- _Instructions for the task_: Your response to the data below should hold nothing except the lines from the one containing "Panasonic Smart Power" down to the one containing "Samsung CLT-K409S Toner", reproduced exactly and without pictures.

- _Records for the exercise_:
*** Begin section ***

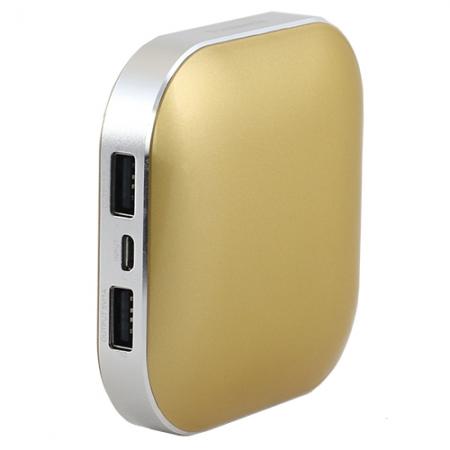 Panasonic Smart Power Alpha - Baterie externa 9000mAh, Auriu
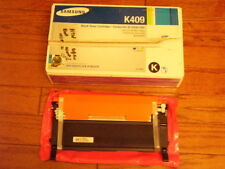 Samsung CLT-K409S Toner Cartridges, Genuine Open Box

*** End section ***
*** Begin section ***

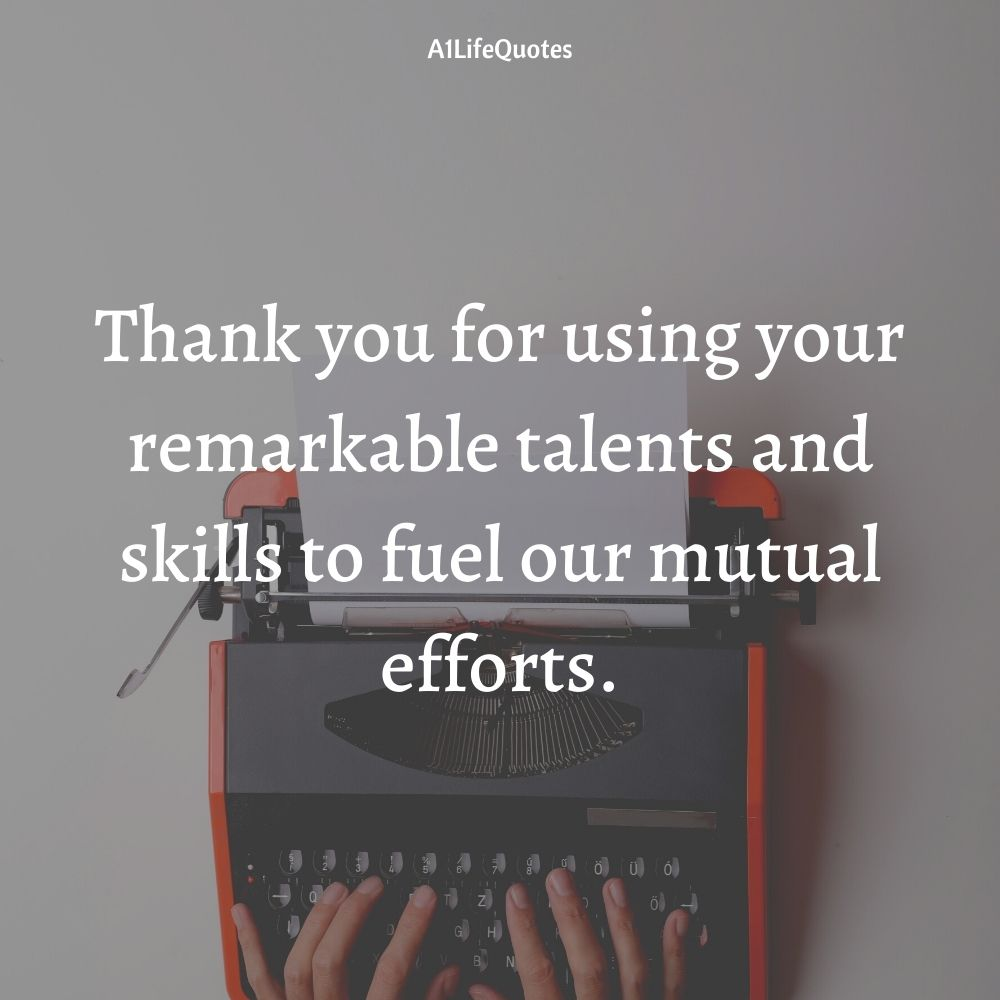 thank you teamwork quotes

*** End section ***

- _Output below_:
 Panasonic Smart Power Alpha - Baterie externa 9000mAh, Auriu
 Samsung CLT-K409S Toner Cartridges, Genuine Open Box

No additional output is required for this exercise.